Этой же ночью я долго лежу без сна, все думаю, думаю о том, как интересно у нас с ним складывается. Связали ведь точно наши судьбы высшие силы, не спросив разрешения. Подарили и счастливые моменты, ярчайшие чувства, которых многим людям и за всю жизнь скопить не удастся, и жуткие воспоминания, невольно всплывающие в памяти, когда с Ванькой смотрим друг на друга. Каждый день. Постоянно.

Поставили нас в такие условия, что и разойтись по разным дорогам никак не можем, и вместе быть уже не получится. Слишком богатое прошлое. Клубком оно спуталось, ни развязать, ни отрезать и выбросить.

- Мне твои родители звонили, - говорю очень тихо. Я пообещала не давить на него и дать время самому оправиться и выбрать, что делать дальше по жизни, но чувствую, что больше не в силах отодвигать этот разговор. Но на всякий случай даю ему лазейку от него уйти, и заикаюсь на опасную тему ночью. Если не захочет отвечать, то сделает вид, что спит.

- Что хотели? - спрашивает бесцветно. Тоже не до сна, лежит, думает о чем-то.

- О тебе спрашивали, конечно. Ты бы съездил к ним, навестил.

- Я же езжу.

- Нет, в смысле… не по дому помочь, а поговорил бы по душам. А ты все бегом-бегом.

- Мне… там неуютно. Меня ненавидит их собака. Подозреваю, животинка никак не может простить твое отсутствие, связала его как-то с моим появлением. В прошлый четверг вырвала цепь с крюком, представь, и бросилась, хорошо - отец рядом был, успел оттащить ее.

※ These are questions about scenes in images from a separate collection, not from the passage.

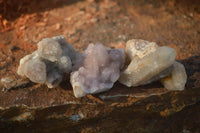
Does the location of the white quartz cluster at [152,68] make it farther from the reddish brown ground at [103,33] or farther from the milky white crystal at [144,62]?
the reddish brown ground at [103,33]

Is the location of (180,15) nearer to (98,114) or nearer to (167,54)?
(167,54)

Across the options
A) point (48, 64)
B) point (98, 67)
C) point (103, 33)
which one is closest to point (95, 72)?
point (98, 67)

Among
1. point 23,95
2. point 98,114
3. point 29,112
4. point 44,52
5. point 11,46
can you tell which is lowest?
point 98,114

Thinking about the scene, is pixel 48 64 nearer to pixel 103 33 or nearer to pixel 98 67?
pixel 98 67

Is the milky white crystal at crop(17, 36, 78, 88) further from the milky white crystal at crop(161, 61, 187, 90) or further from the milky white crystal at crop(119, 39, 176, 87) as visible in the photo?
the milky white crystal at crop(161, 61, 187, 90)

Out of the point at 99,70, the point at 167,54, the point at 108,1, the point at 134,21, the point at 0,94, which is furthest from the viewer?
the point at 108,1

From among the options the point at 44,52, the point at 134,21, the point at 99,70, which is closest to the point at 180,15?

- Не нужно только усыплять Клодо, пожалуйста. Он хороший пес, очень умный.

- Об этом речь не ведется, просто теперь его в будке закрывают, когда я во дворе что-то делаю. Ему там тесно, скулит так, что кровь в жилах стынет. Жалко, - он молчит некоторое время. - А еще ночами воет, пока не выйдешь и не рявкнешь. Затыкается, а потом снова начинает. Мне нужно было уехать из дома. Понимаешь? Я не могу там оставаться.